Barbara Hepworth
(English, 1903-1975)
Merryn
1962
Alabaster, 13 x 11 1/2 x 8 1/4 in.
Gift of Wallace and Wilhelmina Holladay
Merryn reveals Barbara Hepworth's preference for what is known as "direct carving." In art school, English sculptors were trained to model clay or plaster versions of their pieces and then turn them over to professional stonecarvers for completion. For Hepworth, however, an intimate, tactile relationship with her material was an essential part of the creative process. She avoided power tools and even polished her stone pieces herself. Created three decades after Hepworth developed her signature style, Merryn still embodies many of these characteristic elements.
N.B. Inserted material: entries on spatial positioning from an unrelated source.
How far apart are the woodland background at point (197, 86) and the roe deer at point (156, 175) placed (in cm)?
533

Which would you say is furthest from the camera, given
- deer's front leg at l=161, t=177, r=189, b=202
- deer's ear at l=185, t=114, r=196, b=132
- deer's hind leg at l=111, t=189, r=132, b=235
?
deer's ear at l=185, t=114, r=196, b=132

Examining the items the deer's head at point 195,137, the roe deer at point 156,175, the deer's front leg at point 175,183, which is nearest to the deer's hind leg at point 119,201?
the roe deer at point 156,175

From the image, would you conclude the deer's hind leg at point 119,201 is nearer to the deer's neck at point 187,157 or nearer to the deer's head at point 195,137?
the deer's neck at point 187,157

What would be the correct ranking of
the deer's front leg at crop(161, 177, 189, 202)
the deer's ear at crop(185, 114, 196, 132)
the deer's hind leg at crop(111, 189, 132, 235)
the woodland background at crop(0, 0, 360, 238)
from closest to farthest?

Most obviously, Merryn is an organic abstraction made of simple, rounded shapes that nevertheless have a great sensual and emotional appeal. Like many of Hepworth's stone pieces, this one is pierced, creating a series of irregular, mysterious shadows that change as the viewer walks around the sculpture. Although Merryn is monochrome, it is carved from translucent alabaster, which reveals subtle internal irregularities and seems to change color, depending on the light. Throughout her career, Hepworth stressed the influence that geography-specifically, the rugged Yorkshire countryside in which she grew up, and the Cornish coast, where she lived as an adult-had on her sculpture. So, while the vertical orientation of this work implies that it was inspired by the human body, placed on its side it could easily call to mind the curves and hollows of an English landscape. The title of this sculpture presumably refers-as do many of Hepworth's works-to an actual place, in this case, the village of St. Merryn, on the north coast of Cornwall, approximately eighty miles east of her home in St. Ives.